8

I have a LaTeX root file that refers to many other single files. Those files are included/referenced by

\input{somefolder/somefile}

But somehow Pandoc is generating the output just from the main tex file (the entry point) and does not follow the inputs. What am I doing wrong?

pandoc main.tex -t docx -o main.docx

Remark: I'm trying to import the LaTeX to Adobe Indesign by converting it to Docx first and then to Indesign.

Update: I created a minimum working example. Seems that the input file are correctly referenced but still I get tons of other errors that seem to be related to the corporate layout that uses Tkiz drawings. The Pandoc version is 1.19.2.1 on MacOS 10.12.4 (Sierra). The Pandoc command is:

pandoc booklet2016.tex -t docx -o booklet2016.docx

Matthias
  • 381
  • Pandoc doesn't support full LaTeX, only subset. You can try to compile your document to ODT using tex4ht. try mk4ht oolatex filename.tex. The generated ODT file can be converted to DOCX using LIbreOffice or Word. – michal.h21 Apr 04 '17 at 13:38
  • Can't reproduce your issue. Please provide a minimal working example (MWE). Also which version of pandoc are you using? – DG' Apr 07 '17 at 10:03
  • I'm sorry that I can't provide a sample since my tex document refers to about 20 others and I'm using several complex newcommand definitions and TikZ for page layout and logos. Pandoc version is 1.19.2.1 on MacOS 10.12.4 (Sierra). – Matthias Apr 07 '17 at 10:10
  • Are you trying to extract only the contents or do you wish to keep the layout as well? – DG' Apr 08 '17 at 10:09
  • @Matthias have a look at my answer and your code. Maybe you can find the code that breaks things. – DG' Apr 08 '17 at 10:43
  • 1
    What exactly are you missing in the generated docx? I've downloaded you MWE, and the files are included, at least the parts that pandoc can interpret. As an experiment, include in every file as first line something like This is \verb"filename". (replacing of course filename with the respective filename). In the generated docx I find traces of the subfiles. But apparently commands like \lipsum and tikz code is beyond the abilities of pandoc. – gernot Apr 10 '17 at 10:16
  • @DG: I did exactly what you describe in your post.

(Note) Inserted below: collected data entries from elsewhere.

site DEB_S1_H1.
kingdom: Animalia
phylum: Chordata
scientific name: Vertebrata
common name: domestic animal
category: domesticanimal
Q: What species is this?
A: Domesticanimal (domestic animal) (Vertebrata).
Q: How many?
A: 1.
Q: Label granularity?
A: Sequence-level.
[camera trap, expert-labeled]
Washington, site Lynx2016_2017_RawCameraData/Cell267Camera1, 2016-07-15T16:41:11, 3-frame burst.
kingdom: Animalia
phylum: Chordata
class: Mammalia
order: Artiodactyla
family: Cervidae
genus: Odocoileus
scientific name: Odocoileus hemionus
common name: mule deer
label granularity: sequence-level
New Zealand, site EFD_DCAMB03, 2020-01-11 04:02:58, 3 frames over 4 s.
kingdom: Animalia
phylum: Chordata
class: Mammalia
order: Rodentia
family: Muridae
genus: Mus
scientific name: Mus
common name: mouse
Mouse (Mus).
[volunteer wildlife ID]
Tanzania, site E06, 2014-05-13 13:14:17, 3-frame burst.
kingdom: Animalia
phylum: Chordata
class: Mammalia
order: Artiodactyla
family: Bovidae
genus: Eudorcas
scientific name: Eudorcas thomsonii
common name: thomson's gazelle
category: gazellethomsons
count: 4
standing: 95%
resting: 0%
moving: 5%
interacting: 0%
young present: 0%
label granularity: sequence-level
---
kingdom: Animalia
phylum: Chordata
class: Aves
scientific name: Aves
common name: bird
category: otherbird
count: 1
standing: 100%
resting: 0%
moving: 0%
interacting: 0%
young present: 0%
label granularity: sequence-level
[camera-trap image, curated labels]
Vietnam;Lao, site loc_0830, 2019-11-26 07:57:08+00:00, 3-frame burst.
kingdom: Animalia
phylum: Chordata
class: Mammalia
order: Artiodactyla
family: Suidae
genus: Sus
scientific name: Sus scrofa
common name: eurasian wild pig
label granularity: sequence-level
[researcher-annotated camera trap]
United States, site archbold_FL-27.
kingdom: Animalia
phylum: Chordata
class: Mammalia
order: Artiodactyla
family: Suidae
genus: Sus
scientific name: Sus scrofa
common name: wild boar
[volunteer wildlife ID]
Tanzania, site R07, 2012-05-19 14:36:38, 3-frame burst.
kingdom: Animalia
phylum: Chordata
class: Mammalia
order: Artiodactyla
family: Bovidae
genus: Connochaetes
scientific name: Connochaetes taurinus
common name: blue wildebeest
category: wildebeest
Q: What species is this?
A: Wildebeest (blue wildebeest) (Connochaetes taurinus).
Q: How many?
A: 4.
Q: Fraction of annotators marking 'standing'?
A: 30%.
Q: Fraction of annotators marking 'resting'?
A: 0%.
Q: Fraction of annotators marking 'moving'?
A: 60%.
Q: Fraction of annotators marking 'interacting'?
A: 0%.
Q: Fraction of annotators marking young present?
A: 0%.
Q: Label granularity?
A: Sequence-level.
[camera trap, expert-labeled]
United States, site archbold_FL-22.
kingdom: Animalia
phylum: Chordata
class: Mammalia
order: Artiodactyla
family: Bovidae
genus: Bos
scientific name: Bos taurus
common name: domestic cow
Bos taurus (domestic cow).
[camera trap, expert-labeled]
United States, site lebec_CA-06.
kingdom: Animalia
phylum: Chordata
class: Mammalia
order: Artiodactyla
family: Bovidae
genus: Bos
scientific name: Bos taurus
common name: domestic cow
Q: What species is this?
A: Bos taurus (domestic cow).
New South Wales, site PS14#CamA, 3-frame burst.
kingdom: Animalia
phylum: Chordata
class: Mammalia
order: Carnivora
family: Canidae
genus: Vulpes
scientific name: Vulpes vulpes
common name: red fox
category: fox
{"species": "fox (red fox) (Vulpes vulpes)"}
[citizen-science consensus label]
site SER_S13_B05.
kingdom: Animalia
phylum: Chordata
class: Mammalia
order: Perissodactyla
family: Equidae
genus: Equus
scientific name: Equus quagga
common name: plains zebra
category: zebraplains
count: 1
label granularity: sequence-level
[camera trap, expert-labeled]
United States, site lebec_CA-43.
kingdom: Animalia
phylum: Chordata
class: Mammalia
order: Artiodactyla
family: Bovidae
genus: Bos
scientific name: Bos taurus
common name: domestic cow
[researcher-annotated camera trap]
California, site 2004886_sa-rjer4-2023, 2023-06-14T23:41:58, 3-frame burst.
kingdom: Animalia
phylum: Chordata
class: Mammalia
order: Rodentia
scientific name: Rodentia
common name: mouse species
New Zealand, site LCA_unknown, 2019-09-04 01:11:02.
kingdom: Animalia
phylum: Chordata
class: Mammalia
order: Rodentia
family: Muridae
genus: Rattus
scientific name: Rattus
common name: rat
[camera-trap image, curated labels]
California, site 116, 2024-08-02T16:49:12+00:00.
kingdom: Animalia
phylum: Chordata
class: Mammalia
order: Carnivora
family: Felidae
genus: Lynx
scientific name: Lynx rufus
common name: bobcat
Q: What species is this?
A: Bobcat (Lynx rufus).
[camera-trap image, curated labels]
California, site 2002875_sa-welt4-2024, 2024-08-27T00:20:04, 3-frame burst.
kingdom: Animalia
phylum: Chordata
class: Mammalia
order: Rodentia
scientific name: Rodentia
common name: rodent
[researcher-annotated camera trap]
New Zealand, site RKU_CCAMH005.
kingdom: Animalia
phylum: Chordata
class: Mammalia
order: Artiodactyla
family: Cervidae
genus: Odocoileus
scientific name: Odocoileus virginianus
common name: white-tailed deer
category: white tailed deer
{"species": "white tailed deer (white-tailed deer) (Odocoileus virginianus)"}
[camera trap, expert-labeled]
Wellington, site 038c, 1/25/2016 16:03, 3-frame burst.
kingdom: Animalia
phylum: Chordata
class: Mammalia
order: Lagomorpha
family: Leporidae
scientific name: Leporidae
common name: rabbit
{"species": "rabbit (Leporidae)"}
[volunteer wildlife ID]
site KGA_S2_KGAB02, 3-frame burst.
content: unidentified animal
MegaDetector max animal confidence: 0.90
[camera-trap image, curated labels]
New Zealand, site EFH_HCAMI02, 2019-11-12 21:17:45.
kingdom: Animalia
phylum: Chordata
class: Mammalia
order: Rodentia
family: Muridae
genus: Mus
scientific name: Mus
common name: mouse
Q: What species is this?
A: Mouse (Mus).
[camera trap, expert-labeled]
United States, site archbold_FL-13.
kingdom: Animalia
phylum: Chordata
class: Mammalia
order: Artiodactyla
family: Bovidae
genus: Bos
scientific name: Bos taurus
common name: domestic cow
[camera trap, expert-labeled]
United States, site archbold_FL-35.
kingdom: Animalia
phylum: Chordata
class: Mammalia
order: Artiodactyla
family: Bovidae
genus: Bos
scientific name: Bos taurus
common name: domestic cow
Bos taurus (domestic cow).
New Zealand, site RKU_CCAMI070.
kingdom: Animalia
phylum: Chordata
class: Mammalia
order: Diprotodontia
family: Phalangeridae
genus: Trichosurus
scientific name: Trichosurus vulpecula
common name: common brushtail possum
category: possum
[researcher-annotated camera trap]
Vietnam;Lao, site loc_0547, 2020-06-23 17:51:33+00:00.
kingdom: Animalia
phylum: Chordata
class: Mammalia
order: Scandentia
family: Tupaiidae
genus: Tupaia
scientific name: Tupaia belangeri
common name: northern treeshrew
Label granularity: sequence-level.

Don't know what else to do. – Matthias Apr 10 '17 at 11:26
  • @gernot: in my MWE there was not DOCX output since Pandoc stopped before. And what do you mean by including every file? Is there some Pandoc config file or what? The original latex project is about 50 files. – Matthias Apr 10 '17 at 11:26
  • 1
    Did you try @DG's test document below? Does file inclusion work in this simple setting? If yes, then pandoc is set up correctly to include files. With your MWE on my computer, pandoc did not crash but included all files, as far as I could check. Of course, there is not much to see in the generated docx, since much of the stuff cannot be digested by pandoc. – gernot Apr 10 '17 at 13:21
  • @Matthias I can generate a docx from your source (see update to my answer below) and I have to say the problem is much more complicated. You have two options: 1.) Break your code down in many pieces, fix them one by one until pandoc can parse everything or 2.) take the pdf and use a tool like pdfmasher to extract the content and do all the work in InDesign – DG' Apr 10 '17 at 13:23
  • 1
    I ended up creating the DOCX from PDF with Acrobat Reader. – Matthias Apr 10 '17 at 13:32
  • are we sure we want to troubleshoot pandoc? Wouldn't these questions belong to other sites? (superuser comes to mind) – jarnosc May 20 '23 at 12:34

4 Answers4

5

Pandoc does include input files


If you have a structure like this

.
├── main.tex
└── somefolder
    └── somefile.tex

with the following two files

1: main.tex

% !TeX program = XeLaTeX

\documentclass{article}
\begin{document}

\section*{Test}

    Input somefolder/somefile.tex:
    \input{somefolder/somefile}

\end{document}

and

2: somefile.tex

This is somefile

then

pandoc main.tex -t docx -o main.docx

will give you a word document, which contains the contents of somefolder/somefile.tex

3: main.docx

enter image description here


Bottom line: It works. If the structure of your project and/or code is more complicated then you should do some preprocessing first.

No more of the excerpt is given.